77% of US Internet Users Above Age Of 13 Streaming Music
If you didn’t already know that streaming was the ubiquitous form of music consumption already, there is a new study to confirm it. A new study by MusicWatch, as seen by Billboard, shows that 77% of the US population over the age of 13 streamed music in the second quarter of 2019. In total that is 183 million people.
The facts around this are staggering. This 77% consumption is a 13% increase from the same time last year. Even better for services and artists, 125 million of those who are streaming, use paid streaming subscription services. The per-stream payouts on subscription streams are higher than those from just ad-supported streams. However, only 68 million of those are personally paying, which could mean there are those using family plans or on trials. This is still a 21% increase from 56 million six months prior.
YouTube is the biggest streaming service. It has a 30% share of the 183 million, followed by Spotify at 24% and Pandora at 17%. Apple Music and Amazon Music each account for 6%.

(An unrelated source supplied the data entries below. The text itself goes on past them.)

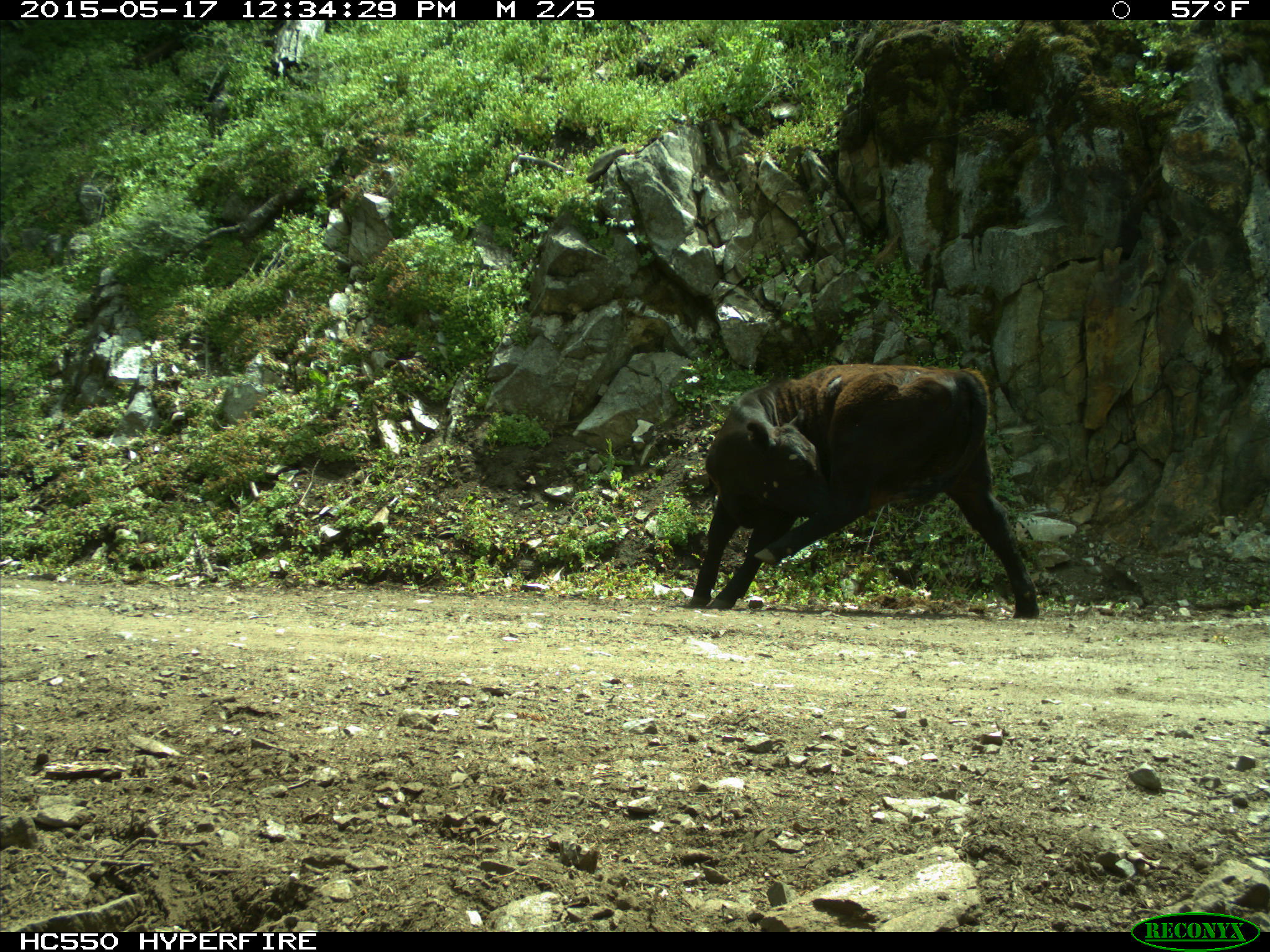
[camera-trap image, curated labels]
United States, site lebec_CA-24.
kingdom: Animalia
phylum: Chordata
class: Mammalia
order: Artiodactyla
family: Bovidae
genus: Bos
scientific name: Bos taurus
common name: domestic cow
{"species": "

Paid subscriptions tell an interesting story. 39% of paid streamers use Spotify Premium. Amazon and Apple account for 17% of those premium users.
Another important takeaway is how many users have smart speakers. 40% of the internet population of 13 claim to use the devices. 100 million people are expected to use them this year.
As a result in the rise of streaming, radio has taken a hit. The share of music listening used to be about equal, but now streaming accounts for 39% of listening hours and FM/AM listening is just 16%. Vinyl is still only 2%.
If your music isn’t on streaming services, you are missing out on hundreds of millions of customers who might hear your music and potentially attend a gig or buy merch.